Misión imposible
Eran muchos los embajadores árabes en la casa -llámenla embajada si quieren- de la Organización para la Liberación de Palestina (OLP) en Madrid hace unos días. Habían acudido para dar la bienvenida en una magnífica cena, repetida, al embajador del Reino de Marruecos, Mohamed Baraka, al que todos aprecian como persona pese a que casi todos desconfían de su régimen. No es el único que carece de la confianza de quienes se dicen sus amigos. Sirios e iraquíes, libaneses y árabes saudíes, por no hablar de palestinos hospitalarios pero vapuleados, ven más peligro y traición entre ellos que en todo el mundo exterior.
Una reunión de representantes de países árabes es siempre una gran ceremonia de la desconfianza, por mucha sonrisa que prolifere. Se temen y se odian, los rencores son profundos como los barrancos del Rif -es curioso cómo gente tan poco distinta se antoja a sí misma tan diversa y enfrentada-, y eso no hay doble beso protocolario, sonrisa amigable ni halago cortés que lo remedie. Ni entre diplomáticos.
Una decena de embajadores de países de cultura islámica y alguna decena más de diplomáticos y observadores políticos cenando juntos en Madrid, sabiéndose en el umbral de una guerra que todos saben que no evitarán tontos bien o malintencionados, gente buena, pacifistas convencidos y algún racionalista que teme con mucha razón las acciones de iluminados protestantes con demasiadas armas y hartazgo de poder.
Pero ni escudos humanos, socialdemócratas alemanes, manifestantes diversos, ni los mayores apologetas que a Jacques Chirac le han salido en la izquierda sempiterna -tiene gracia, diría Mitterrand- van a evitar la intervención militar. La realidad es muy terca y lo que no puede ser es además imposible. Habrá intervención militar y cada cual tiene que hacer, con urgencia, sus apuestas.
El presidente del Gobierno español, José María Aznar, la ha hecho y nada indica que le vaya a salir bien.
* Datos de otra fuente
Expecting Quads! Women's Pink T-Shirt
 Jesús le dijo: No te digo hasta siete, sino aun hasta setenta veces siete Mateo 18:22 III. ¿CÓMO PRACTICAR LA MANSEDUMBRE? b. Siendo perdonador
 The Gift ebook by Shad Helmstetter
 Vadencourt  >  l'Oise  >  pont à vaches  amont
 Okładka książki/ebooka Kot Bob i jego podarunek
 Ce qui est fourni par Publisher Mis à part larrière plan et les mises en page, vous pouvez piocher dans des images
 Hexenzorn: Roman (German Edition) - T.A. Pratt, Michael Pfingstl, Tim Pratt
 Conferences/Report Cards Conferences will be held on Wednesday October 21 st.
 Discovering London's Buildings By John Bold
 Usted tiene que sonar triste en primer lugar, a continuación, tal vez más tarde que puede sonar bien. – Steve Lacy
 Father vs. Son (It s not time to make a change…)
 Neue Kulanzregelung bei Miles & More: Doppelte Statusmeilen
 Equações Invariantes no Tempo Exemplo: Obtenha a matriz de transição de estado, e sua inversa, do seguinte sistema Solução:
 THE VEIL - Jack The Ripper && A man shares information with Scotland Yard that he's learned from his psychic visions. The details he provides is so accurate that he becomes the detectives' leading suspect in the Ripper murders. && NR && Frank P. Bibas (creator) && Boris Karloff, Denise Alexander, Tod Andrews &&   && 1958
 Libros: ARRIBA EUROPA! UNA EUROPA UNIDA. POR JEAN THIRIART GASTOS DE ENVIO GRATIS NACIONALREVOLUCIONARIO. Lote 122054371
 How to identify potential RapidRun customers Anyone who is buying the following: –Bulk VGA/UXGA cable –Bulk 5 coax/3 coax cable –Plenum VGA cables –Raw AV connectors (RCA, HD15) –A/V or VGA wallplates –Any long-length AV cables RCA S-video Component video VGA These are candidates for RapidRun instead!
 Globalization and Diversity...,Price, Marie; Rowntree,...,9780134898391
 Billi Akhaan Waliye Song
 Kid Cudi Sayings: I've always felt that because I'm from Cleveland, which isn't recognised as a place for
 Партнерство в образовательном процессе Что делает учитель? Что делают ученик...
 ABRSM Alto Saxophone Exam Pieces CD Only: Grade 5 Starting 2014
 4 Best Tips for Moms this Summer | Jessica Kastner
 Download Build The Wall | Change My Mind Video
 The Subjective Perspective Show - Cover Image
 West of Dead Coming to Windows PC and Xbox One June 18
El jefe de la oposición, Rodríguez Zapatero, no lo tiene mejor por mucho que se vea hoy meciéndose en manifestaciones. Es posible que la política callejera de los socialistas no acabe cundiendo lo que algunos piensan. También lo es que la apuesta a una sola carta de Aznar acabe fumigando a sus sucesores potenciales. En todo caso, creerse capaz de funambulismos en Oriente Próximo es harto arriesgado. Si Aznar se cree realmente capaz de encauzar un proceso de paz en Palestina con el Gobierno israelí que Ariel Sharon nos presenta ahora es que realmente ha perdido la noción de la realidad.
Los siempre sonrientes comensales árabes en la cena del norte de Madrid coincidían probablemente sólo en un cosa, y es que las ofensivas en Gaza de los pasados días son sólo un aperitivo de la gran mordida que un nuevo Gobierno de Sharon prepara en Gaza y Cisjordania, aprovechando lo que podría llamarse el despiste internacional cuando los norteamericanos y sus pocos aliados entren en Irak. Hay quien piensa que Washington no permitirá a Israel proclamar a las bravas la anexión de estos territorios. Hay quien no está tan seguro al respecto. Hay quien está convencido de que lo hará. En todo caso, lo evidente es que ni hay posibilidad de presentar un plan creíble de paz en Palestina hoy ni lo habrá hasta que el gran proyecto de reordenación de Oriente Próximo que se ha fraguado en Washington tenga éxito o fracase estrepitosamente. Todo son apuestas. Muy duras. Muy fuertes. Muy dramáticas. Pero los planes para una continuidad política estable a partir de un desenlace absolutamente incierto no son más que quimeras. Lastimosas unas. Obscenas las otras por el peso de la sangre derramada antes y después de la aventura.